Task directions> Please write out the listing again, keeping every character the same.

** Provided information follows **

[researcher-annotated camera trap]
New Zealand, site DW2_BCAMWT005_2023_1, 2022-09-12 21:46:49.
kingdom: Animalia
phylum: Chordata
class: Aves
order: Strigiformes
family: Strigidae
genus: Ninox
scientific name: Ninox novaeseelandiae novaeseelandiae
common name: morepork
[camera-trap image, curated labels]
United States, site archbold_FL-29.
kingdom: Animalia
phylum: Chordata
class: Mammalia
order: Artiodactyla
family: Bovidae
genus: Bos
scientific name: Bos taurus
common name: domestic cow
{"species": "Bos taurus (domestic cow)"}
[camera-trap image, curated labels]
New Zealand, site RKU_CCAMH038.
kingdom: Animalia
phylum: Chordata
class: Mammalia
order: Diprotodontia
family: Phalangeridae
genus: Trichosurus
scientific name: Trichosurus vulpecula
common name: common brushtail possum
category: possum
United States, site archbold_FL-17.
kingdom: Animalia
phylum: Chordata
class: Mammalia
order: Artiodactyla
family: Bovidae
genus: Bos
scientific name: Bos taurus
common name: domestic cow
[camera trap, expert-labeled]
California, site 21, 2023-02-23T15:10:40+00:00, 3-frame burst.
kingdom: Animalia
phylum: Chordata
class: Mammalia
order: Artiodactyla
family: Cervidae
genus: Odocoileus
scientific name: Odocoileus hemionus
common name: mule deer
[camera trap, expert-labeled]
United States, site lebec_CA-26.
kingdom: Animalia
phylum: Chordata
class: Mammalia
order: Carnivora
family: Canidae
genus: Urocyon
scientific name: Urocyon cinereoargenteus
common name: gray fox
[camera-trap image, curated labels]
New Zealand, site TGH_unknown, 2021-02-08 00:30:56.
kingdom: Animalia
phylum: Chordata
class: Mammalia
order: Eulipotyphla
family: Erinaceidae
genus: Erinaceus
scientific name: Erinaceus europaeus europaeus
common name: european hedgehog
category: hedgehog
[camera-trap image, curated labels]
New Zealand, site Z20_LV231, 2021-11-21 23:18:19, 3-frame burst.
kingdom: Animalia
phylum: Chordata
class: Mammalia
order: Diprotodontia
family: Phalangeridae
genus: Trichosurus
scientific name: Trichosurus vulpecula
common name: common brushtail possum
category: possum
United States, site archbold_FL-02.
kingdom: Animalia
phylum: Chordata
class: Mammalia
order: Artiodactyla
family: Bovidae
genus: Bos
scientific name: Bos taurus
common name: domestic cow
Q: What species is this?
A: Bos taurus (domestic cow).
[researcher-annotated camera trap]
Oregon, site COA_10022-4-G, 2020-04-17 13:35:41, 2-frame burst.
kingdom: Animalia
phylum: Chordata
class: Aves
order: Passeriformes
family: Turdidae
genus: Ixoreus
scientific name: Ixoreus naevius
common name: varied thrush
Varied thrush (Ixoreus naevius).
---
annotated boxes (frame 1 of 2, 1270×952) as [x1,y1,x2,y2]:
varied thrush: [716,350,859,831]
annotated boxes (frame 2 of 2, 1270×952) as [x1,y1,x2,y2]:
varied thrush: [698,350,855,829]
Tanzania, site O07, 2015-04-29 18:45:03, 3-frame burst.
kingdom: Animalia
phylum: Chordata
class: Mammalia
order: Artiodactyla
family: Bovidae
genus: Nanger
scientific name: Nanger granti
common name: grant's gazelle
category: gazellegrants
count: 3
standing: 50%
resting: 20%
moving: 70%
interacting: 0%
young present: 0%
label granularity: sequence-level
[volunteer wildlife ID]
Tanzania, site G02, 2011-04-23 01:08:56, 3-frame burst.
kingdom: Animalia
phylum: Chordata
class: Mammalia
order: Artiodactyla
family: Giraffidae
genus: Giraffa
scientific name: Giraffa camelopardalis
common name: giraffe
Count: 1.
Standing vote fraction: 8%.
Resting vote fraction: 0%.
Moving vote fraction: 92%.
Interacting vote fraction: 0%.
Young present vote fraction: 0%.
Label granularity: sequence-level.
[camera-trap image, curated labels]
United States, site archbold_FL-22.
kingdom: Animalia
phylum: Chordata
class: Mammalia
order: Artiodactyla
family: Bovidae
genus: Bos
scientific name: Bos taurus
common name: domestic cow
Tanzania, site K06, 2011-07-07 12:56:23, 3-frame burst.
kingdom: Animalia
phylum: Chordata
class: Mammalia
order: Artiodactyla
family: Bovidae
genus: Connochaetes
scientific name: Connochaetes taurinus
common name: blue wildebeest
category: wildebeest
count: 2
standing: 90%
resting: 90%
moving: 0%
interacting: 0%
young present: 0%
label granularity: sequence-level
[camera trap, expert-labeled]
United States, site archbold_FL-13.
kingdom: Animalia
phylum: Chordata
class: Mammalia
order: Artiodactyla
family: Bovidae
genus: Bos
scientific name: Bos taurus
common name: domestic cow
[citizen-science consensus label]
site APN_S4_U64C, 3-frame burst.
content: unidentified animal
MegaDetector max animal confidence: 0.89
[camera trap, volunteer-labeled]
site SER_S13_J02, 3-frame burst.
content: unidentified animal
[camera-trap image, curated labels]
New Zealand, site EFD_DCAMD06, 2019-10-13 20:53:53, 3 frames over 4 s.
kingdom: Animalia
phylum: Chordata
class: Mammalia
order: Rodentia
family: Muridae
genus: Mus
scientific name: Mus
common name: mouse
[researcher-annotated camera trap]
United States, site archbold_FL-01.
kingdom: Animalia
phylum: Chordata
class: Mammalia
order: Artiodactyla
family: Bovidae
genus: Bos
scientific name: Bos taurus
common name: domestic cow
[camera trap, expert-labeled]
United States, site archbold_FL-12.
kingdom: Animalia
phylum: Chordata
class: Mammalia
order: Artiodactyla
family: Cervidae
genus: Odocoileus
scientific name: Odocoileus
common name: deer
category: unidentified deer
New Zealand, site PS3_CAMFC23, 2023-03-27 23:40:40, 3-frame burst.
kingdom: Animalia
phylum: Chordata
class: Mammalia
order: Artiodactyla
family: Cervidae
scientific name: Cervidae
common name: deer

** End of Provided information **

Result of the exercise>
[researcher-annotated camera trap]
New Zealand, site DW2_BCAMWT005_2023_1, 2022-09-12 21:46:49.
kingdom: Animalia
phylum: Chordata
class: Aves
order: Strigiformes
family: Strigidae
genus: Ninox
scientific name: Ninox novaeseelandiae novaeseelandiae
common name: morepork
[camera-trap image, curated labels]
United States, site archbold_FL-29.
kingdom: Animalia
phylum: Chordata
class: Mammalia
order: Artiodactyla
family: Bovidae
genus: Bos
scientific name: Bos taurus
common name: domestic cow
{"species": "Bos taurus (domestic cow)"}
[camera-trap image, curated labels]
New Zealand, site RKU_CCAMH038.
kingdom: Animalia
phylum: Chordata
class: Mammalia
order: Diprotodontia
family: Phalangeridae
genus: Trichosurus
scientific name: Trichosurus vulpecula
common name: common brushtail possum
category: possum
United States, site archbold_FL-17.
kingdom: Animalia
phylum: Chordata
class: Mammalia
order: Artiodactyla
family: Bovidae
genus: Bos
scientific name: Bos taurus
common name: domestic cow
[camera trap, expert-labeled]
California, site 21, 2023-02-23T15:10:40+00:00, 3-frame burst.
kingdom: Animalia
phylum: Chordata
class: Mammalia
order: Artiodactyla
family: Cervidae
genus: Odocoileus
scientific name: Odocoileus hemionus
common name: mule deer
[camera trap, expert-labeled]
United States, site lebec_CA-26.
kingdom: Animalia
phylum: Chordata
class: Mammalia
order: Carnivora
family: Canidae
genus: Urocyon
scientific name: Urocyon cinereoargenteus
common name: gray fox
[camera-trap image, curated labels]
New Zealand, site TGH_unknown, 2021-02-08 00:30:56.
kingdom: Animalia
phylum: Chordata
class: Mammalia
order: Eulipotyphla
family: Erinaceidae
genus: Erinaceus
scientific name: Erinaceus europaeus europaeus
common name: european hedgehog
category: hedgehog
[camera-trap image, curated labels]
New Zealand, site Z20_LV231, 2021-11-21 23:18:19, 3-frame burst.
kingdom: Animalia
phylum: Chordata
class: Mammalia
order: Diprotodontia
family: Phalangeridae
genus: Trichosurus
scientific name: Trichosurus vulpecula
common name: common brushtail possum
category: possum
United States, site archbold_FL-02.
kingdom: Animalia
phylum: Chordata
class: Mammalia
order: Artiodactyla
family: Bovidae
genus: Bos
scientific name: Bos taurus
common name: domestic cow
Q: What species is this?
A: Bos taurus (domestic cow).
[researcher-annotated camera trap]
Oregon, site COA_10022-4-G, 2020-04-17 13:35:41, 2-frame burst.
kingdom: Animalia
phylum: Chordata
class: Aves
order: Passeriformes
family: Turdidae
genus: Ixoreus
scientific name: Ixoreus naevius
common name: varied thrush
Varied thrush (Ixoreus naevius).
---
annotated boxes (frame 1 of 2, 1270×952) as [x1,y1,x2,y2]:
varied thrush: [716,350,859,831]
annotated boxes (frame 2 of 2, 1270×952) as [x1,y1,x2,y2]:
varied thrush: [698,350,855,829]
Tanzania, site O07, 2015-04-29 18:45:03, 3-frame burst.
kingdom: Animalia
phylum: Chordata
class: Mammalia
order: Artiodactyla
family: Bovidae
genus: Nanger
scientific name: Nanger granti
common name: grant's gazelle
category: gazellegrants
count: 3
standing: 50%
resting: 20%
moving: 70%
interacting: 0%
young present: 0%
label granularity: sequence-level
[volunteer wildlife ID]
Tanzania, site G02, 2011-04-23 01:08:56, 3-frame burst.
kingdom: Animalia
phylum: Chordata
class: Mammalia
order: Artiodactyla
family: Giraffidae
genus: Giraffa
scientific name: Giraffa camelopardalis
common name: giraffe
Count: 1.
Standing vote fraction: 8%.
Resting vote fraction: 0%.
Moving vote fraction: 92%.
Interacting vote fraction: 0%.
Young present vote fraction: 0%.
Label granularity: sequence-level.
[camera-trap image, curated labels]
United States, site archbold_FL-22.
kingdom: Animalia
phylum: Chordata
class: Mammalia
order: Artiodactyla
family: Bovidae
genus: Bos
scientific name: Bos taurus
common name: domestic cow
Tanzania, site K06, 2011-07-07 12:56:23, 3-frame burst.
kingdom: Animalia
phylum: Chordata
class: Mammalia
order: Artiodactyla
family: Bovidae
genus: Connochaetes
scientific name: Connochaetes taurinus
common name: blue wildebeest
category: wildebeest
count: 2
standing: 90%
resting: 90%
moving: 0%
interacting: 0%
young present: 0%
label granularity: sequence-level
[camera trap, expert-labeled]
United States, site archbold_FL-13.
kingdom: Animalia
phylum: Chordata
class: Mammalia
order: Artiodactyla
family: Bovidae
genus: Bos
scientific name: Bos taurus
common name: domestic cow
[citizen-science consensus label]
site APN_S4_U64C, 3-frame burst.
content: unidentified animal
MegaDetector max animal confidence: 0.89
[camera trap, volunteer-labeled]
site SER_S13_J02, 3-frame burst.
content: unidentified animal
[camera-trap image, curated labels]
New Zealand, site EFD_DCAMD06, 2019-10-13 20:53:53, 3 frames over 4 s.
kingdom: Animalia
phylum: Chordata
class: Mammalia
order: Rodentia
family: Muridae
genus: Mus
scientific name: Mus
common name: mouse
[researcher-annotated camera trap]
United States, site archbold_FL-01.
kingdom: Animalia
phylum: Chordata
class: Mammalia
order: Artiodactyla
family: Bovidae
genus: Bos
scientific name: Bos taurus
common name: domestic cow
[camera trap, expert-labeled]
United States, site archbold_FL-12.
kingdom: Animalia
phylum: Chordata
class: Mammalia
order: Artiodactyla
family: Cervidae
genus: Odocoileus
scientific name: Odocoileus
common name: deer
category: unidentified deer
New Zealand, site PS3_CAMFC23, 2023-03-27 23:40:40, 3-frame burst.
kingdom: Animalia
phylum: Chordata
class: Mammalia
order: Artiodactyla
family: Cervidae
scientific name: Cervidae
common name: deer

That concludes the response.